= Short task =
Rewrite the listing below, substituting "black signboard" for every "black sign board" and changing nothing else. Omit the pictures from your version.

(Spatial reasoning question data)
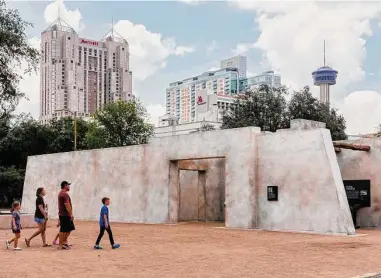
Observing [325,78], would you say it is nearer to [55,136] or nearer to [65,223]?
[55,136]

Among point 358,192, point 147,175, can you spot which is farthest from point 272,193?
point 147,175

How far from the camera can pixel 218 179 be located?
26.5 metres

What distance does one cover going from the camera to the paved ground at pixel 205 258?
10086 mm

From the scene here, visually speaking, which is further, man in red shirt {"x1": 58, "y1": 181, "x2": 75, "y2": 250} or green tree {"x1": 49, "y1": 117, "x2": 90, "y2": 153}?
green tree {"x1": 49, "y1": 117, "x2": 90, "y2": 153}

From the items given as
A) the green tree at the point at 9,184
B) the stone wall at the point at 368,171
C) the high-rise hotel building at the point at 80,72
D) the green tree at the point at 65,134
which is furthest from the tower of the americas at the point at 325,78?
the stone wall at the point at 368,171

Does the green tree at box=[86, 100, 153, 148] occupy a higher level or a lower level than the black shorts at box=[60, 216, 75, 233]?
higher

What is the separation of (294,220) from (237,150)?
11.7 feet

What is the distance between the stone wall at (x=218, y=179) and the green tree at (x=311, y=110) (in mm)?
21505

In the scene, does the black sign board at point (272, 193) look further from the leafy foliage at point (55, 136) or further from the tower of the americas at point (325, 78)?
the tower of the americas at point (325, 78)

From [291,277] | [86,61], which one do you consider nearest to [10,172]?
[291,277]

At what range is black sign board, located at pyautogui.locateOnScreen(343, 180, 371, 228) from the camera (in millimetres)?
21722

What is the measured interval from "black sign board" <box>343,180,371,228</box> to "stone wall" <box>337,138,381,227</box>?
20 centimetres

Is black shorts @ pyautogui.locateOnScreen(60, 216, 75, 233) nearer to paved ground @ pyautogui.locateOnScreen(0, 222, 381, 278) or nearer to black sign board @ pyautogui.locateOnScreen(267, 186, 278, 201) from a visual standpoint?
Result: paved ground @ pyautogui.locateOnScreen(0, 222, 381, 278)

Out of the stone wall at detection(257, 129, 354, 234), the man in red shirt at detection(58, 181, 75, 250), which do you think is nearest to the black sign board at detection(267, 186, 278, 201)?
the stone wall at detection(257, 129, 354, 234)
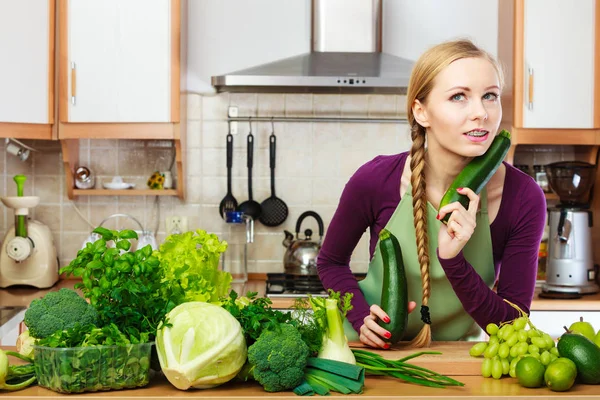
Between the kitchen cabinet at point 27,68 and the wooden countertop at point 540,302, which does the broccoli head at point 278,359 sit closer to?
the wooden countertop at point 540,302

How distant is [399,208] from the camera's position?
1.98 m

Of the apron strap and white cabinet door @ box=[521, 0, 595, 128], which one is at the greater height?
white cabinet door @ box=[521, 0, 595, 128]

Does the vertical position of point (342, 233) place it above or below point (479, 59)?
below

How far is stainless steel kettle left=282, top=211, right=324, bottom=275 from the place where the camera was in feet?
11.8

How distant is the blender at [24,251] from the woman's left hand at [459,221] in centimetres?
242

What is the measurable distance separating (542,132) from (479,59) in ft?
6.65

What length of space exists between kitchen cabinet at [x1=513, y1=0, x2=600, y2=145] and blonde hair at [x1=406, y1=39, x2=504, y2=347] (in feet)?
6.03

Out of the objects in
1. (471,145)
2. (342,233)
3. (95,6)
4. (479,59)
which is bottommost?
(342,233)

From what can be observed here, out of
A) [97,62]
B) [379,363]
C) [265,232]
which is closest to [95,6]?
[97,62]

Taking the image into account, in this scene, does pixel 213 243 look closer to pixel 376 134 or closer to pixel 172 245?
pixel 172 245

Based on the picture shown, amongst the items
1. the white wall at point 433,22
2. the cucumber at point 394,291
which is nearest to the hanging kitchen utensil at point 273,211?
the white wall at point 433,22

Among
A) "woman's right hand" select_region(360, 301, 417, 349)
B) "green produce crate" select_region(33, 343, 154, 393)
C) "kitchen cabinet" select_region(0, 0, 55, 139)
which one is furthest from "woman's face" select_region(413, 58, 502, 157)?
"kitchen cabinet" select_region(0, 0, 55, 139)

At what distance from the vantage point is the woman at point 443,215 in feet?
5.42

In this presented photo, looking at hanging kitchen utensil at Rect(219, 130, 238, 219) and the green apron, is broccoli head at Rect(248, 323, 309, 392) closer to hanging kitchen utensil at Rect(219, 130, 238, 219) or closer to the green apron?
the green apron
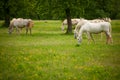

= Correct answer =
Observing [325,78], would you say it is nearer to [55,136] or nearer to [65,223]?
[55,136]

Among point 358,192, point 147,175, can you spot which is farthest from point 272,193?
point 147,175

How far from the camera can pixel 218 179 be located?
26.5 metres

What distance does one cover going from the camera to the paved ground at pixel 205 258?
10086 mm

From the scene here, visually speaking, which is further, man in red shirt {"x1": 58, "y1": 181, "x2": 75, "y2": 250} or green tree {"x1": 49, "y1": 117, "x2": 90, "y2": 153}?
green tree {"x1": 49, "y1": 117, "x2": 90, "y2": 153}

From the items given as
A) the green tree at the point at 9,184
B) the stone wall at the point at 368,171
C) the high-rise hotel building at the point at 80,72
D) the green tree at the point at 65,134
which is furthest from the tower of the americas at the point at 325,78?
the stone wall at the point at 368,171

Does the green tree at box=[86, 100, 153, 148] occupy a higher level or a lower level than the black shorts at box=[60, 216, 75, 233]?
higher

What is the separation of (294,220) from (237,150)?
11.7 feet

What is the distance between the stone wall at (x=218, y=179) and the green tree at (x=311, y=110) (in mm)?
21505

In the scene, does the black signboard at point (272, 193) look further from the leafy foliage at point (55, 136) or further from the tower of the americas at point (325, 78)?
the tower of the americas at point (325, 78)

From [291,277] | [86,61], which one do you consider nearest to [10,172]?
[291,277]

At what range is black signboard, located at pyautogui.locateOnScreen(343, 180, 371, 228) from the camera (in millimetres)?
21722

What is the measured interval from "black signboard" <box>343,180,371,228</box> to "stone wall" <box>337,138,381,227</box>?
20 centimetres

Is black shorts @ pyautogui.locateOnScreen(60, 216, 75, 233) nearer to paved ground @ pyautogui.locateOnScreen(0, 222, 381, 278) or nearer to black signboard @ pyautogui.locateOnScreen(267, 186, 278, 201) from a visual standpoint?
Result: paved ground @ pyautogui.locateOnScreen(0, 222, 381, 278)

Out of the stone wall at detection(257, 129, 354, 234), the man in red shirt at detection(58, 181, 75, 250), which do you think is nearest to the black signboard at detection(267, 186, 278, 201)?
the stone wall at detection(257, 129, 354, 234)
Between the kitchen cabinet at point 27,68 and the wooden countertop at point 540,302, which does the broccoli head at point 278,359 sit closer to?
the wooden countertop at point 540,302

How distant is [399,208] from the camera's position?
1.98 m

Of the apron strap and white cabinet door @ box=[521, 0, 595, 128], which one is at the greater height?
white cabinet door @ box=[521, 0, 595, 128]

Does the vertical position of point (342, 233) place it above or below point (479, 59)?
below

How far is stainless steel kettle left=282, top=211, right=324, bottom=275 from the place where the camera was in feet?
11.8

How distant is the blender at [24,251] from the woman's left hand at [459,221] in centimetres?
242

What is the measurable distance separating (542,132) from (479,59) in ft?
6.65

What length of space exists between kitchen cabinet at [x1=513, y1=0, x2=600, y2=145] and blonde hair at [x1=406, y1=39, x2=504, y2=347] (in feet)?
6.03

Out of the objects in
1. (471,145)
2. (342,233)
3. (95,6)
4. (479,59)
which is bottommost?
(342,233)

From what can be observed here, out of
A) [97,62]
B) [379,363]
C) [265,232]
which is closest to [95,6]?
[97,62]

Taking the image into account, in this scene, does pixel 213 243 look closer to pixel 376 134 or closer to pixel 172 245?
pixel 172 245

Based on the picture shown, amongst the items
1. the white wall at point 433,22
2. the cucumber at point 394,291
which is nearest to the hanging kitchen utensil at point 273,211?
the white wall at point 433,22

Among
A) "woman's right hand" select_region(360, 301, 417, 349)
B) "green produce crate" select_region(33, 343, 154, 393)
C) "kitchen cabinet" select_region(0, 0, 55, 139)
which one is furthest from "woman's face" select_region(413, 58, 502, 157)?
"kitchen cabinet" select_region(0, 0, 55, 139)

At what distance from the vantage point is the woman at point 443,215 in feet?
5.42

In this presented photo, looking at hanging kitchen utensil at Rect(219, 130, 238, 219) and the green apron, is broccoli head at Rect(248, 323, 309, 392) closer to hanging kitchen utensil at Rect(219, 130, 238, 219) or closer to the green apron?
the green apron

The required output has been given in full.